Regions under formal Recovery Plans have historically achieved better fiscal discipline, but that often means higher regional income-tax surcharges, stricter controls on pharmaceutical spending, and cuts to discretionary services. Piedmont has avoided a formal plan by keeping its deficit below 5% of total health expenditure, yet the improvised nature of this year's funding patch—drawing from education, transport, and welfare—mirrors the emergency measures seen in jurisdictions under tighter oversight.
Alternative strategies employed elsewhere include:
• Pharmaceutical cost containment and bulk purchasing reforms
• Device-tracking systems to recover unused wheelchairs, prosthetics, and assistive equipment
• Return of idle real estate to eliminate rental costs for unused facilities
• Revenue optimization through better billing of co-payments and private insurance reimbursements
What This Means for Residents
If you live in Piedmont, the immediate impact is limited—no announced service cuts or delayed benefit disbursements—but three risks merit attention:
July accountability: Watch whether the budget adjustment genuinely restores the €116 M or whether competing demands lead to partial rollback.

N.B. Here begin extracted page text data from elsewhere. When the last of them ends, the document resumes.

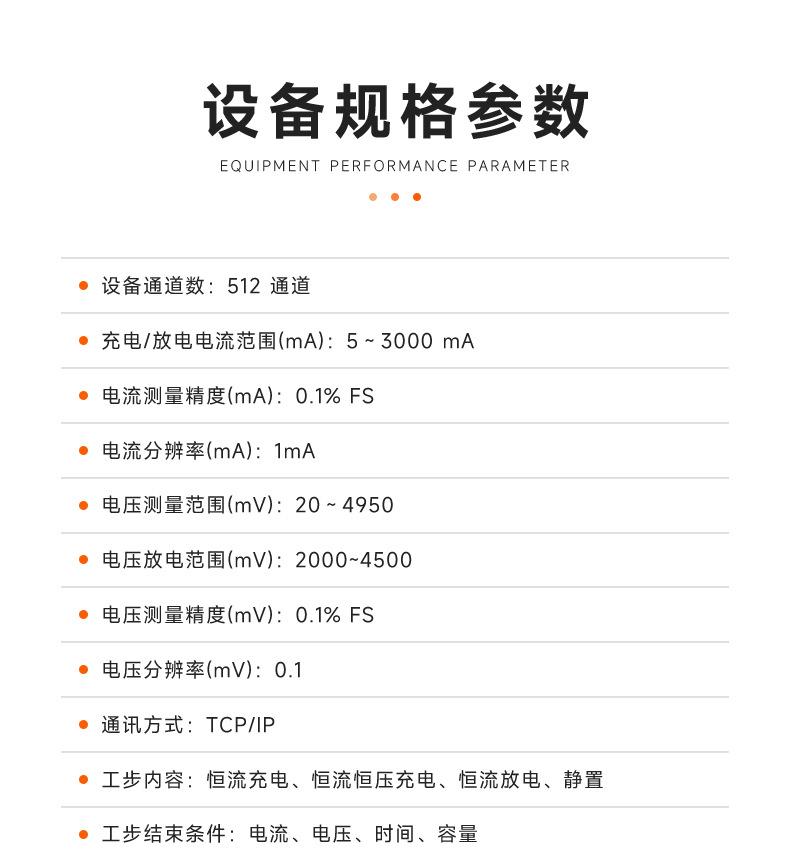 设备规格参数

EQUIPMENT PERFORMANCE PARAMETER

设备通道数：512 通道

充电/放电电流范围(mA)：5 ~ 3000 mA

电流测量精度(mA)：0.1% FS

电流分辨率(mA)：1mA

电压测量范围(mV)：20 ~ 4950

电压放电范围(mV)：2000~4500

电压测量精度(mV)：0.1% FS

电压分辨率(mV)：0.1

通讯方式：TCP/IP

工步内容：恒流充电、恒流恒压充电、恒流放电、静置

工步结束条件：电流、电压、时间、容量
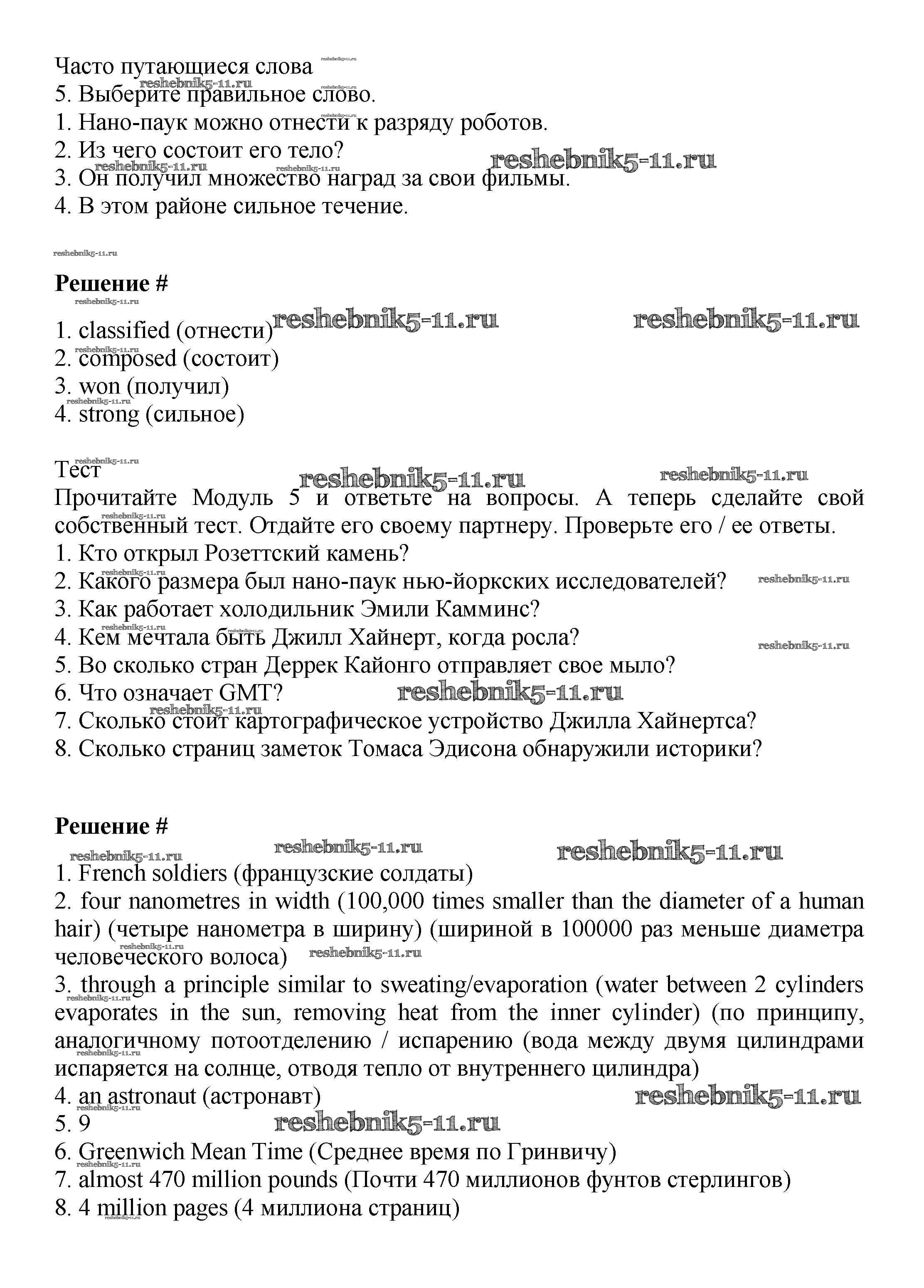 Часто путающиеся слова
5. Выберите правильное слово.
1. Нано-паук можно отнести к разряду роботов.
2. Из чего состоит его тело?
3. Он получил множество наград за свои фильмы.
4. В этом районе сильное течение.

reshebnik5-11.ru

**Решение #**

1. classified (отнести)
2. composed (состоит)
3. won (получил)
4. strong (сильное)

Тест
Прочитайте Модуль 5 и ответьте на вопросы. А теперь сделайте свой собственный тест. Отдайте его своему партнеру. Проверьте его / ее ответы.
1. Кто открыл Розеттский камень?
2. Какого размера был нано-паук нью-йоркских исследователей?
3. Как работает холодильник Эмили Камминс?
4. Кем мечтала быть Джилл Хайнерт, когда росла?
5. Во сколько стран Деррек Кайонго отправляет свое мыло?
6. Что означает GMT?
7. Сколько стоит картографическое устройство Джилла Хайнертса?
8. Сколько страниц заметок Томаса Эдисона обнаружили историки?

**Решение #**

1. French soldiers (французские солдаты)
2. four nanometres in width (100,000 times smaller than the diameter of a human hair) (четыре нанометра в ширину) (шириной в 100000 раз меньше диаметра человеческого волоса)
3. through a principle similar to sweating/evaporation (water between 2 cylinders evaporates in the sun, removing heat from the inner cylinder) (по принципу, аналогичному потоотделению / испарению (вода между двумя цилиндрами испаряется на солнце, отводя тепло от внутреннего цилиндра)
4. an astronaut (астронавт)
5. 9
6. Greenwich Mean Time (Среднее время по Гринвичу)
7. almost 470 million pounds (Почти 470 миллионов фунтов стерлингов)
8. 4 million pages (4 миллиона страниц)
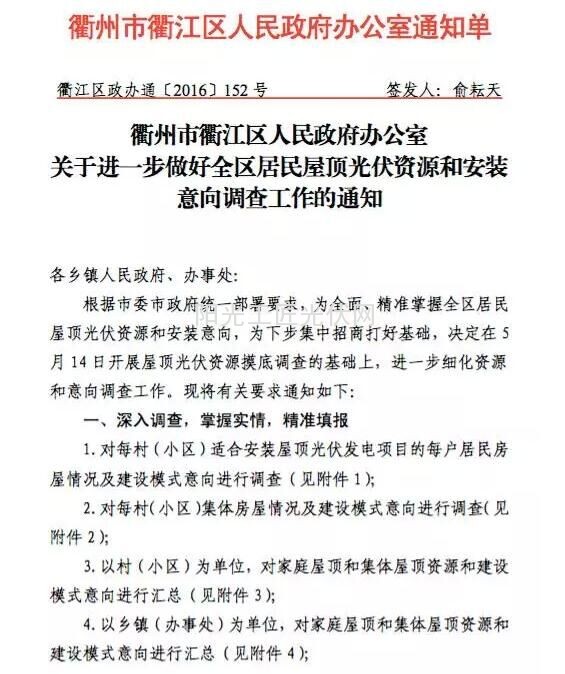 衢州市衢江区人民政府办公室通知单

衢江区政办通〔2016〕152号　　签发人：俞耘天

衢州市衢江区人民政府办公室
关于进一步做好全区居民屋顶光伏资源和安装意向调查工作的通知

各乡镇人民政府、办事处：

根据市委市政府统一部署要求，为全面、精准掌握全区居民屋顶光伏资源和安装意向，为下步集中招商打好基础，决定在5月14日开展屋顶光伏资源摸底调查的基础上，进一步细化资源和意向调查工作。现将有关要求通知如下：

阳光工匠光伏网

一、深入调查，掌握实情，精准填报

1. 对每村（小区）适合安装屋顶光伏发电项目的每户居民房屋情况及建设模式意向进行调查（见附件1）；

2. 对每村（小区）集体房屋情况及建设模式意向进行调查（见附件2）；

3. 以村（小区）为单位，对家庭屋顶和集体屋顶资源和建设模式意向进行汇总（见附件3）；

4. 以乡镇（办事处）为单位，对家庭屋顶和集体屋顶资源和建设模式意向进行汇总（见附件4）；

Waiting-list pressure: Evening and weekend slots help, but structural capacity—more specialists, diagnostic machines, and operating rooms—requires the hospital projects to move from blueprint to brick.
Precedent risk: Using education and transport funds as a healthcare backstop could become routine if national transfers remain flat, eroding non-health services over time.
For students, commuters, and social-service beneficiaries, the key date is July 2026, when the regional assembly will vote on the mid-year budget realignment. That is when the administration's promise to restore borrowed funds will either be kept or quietly revised.
Regional Administration's Defense
Fabrizio Ricca of the League (Lega) party dismissed opposition protests as political theater, accusing the previous center-left government of "butchering" the health system and leaving the current coalition to rebuild. Riboldi echoed that theme, arguing that investments in staff, facilities, and extended hours represent a return to accessible public healthcare after years of disinvestment.
Tronzano underscored that the €116 M shift involves "chapters with no expenditure scheduled in the first semester," meaning that theoretical budget lines—not operational programs—are being tapped. He characterized the opposition's scissor stunt as a misrepresentation designed to scare voters.
Whether voters see the maneuver as prudent cash management or a dangerous precedent will likely hinge on what happens in July—and whether Piedmont's deficit narrows or widens when the 2026 books close.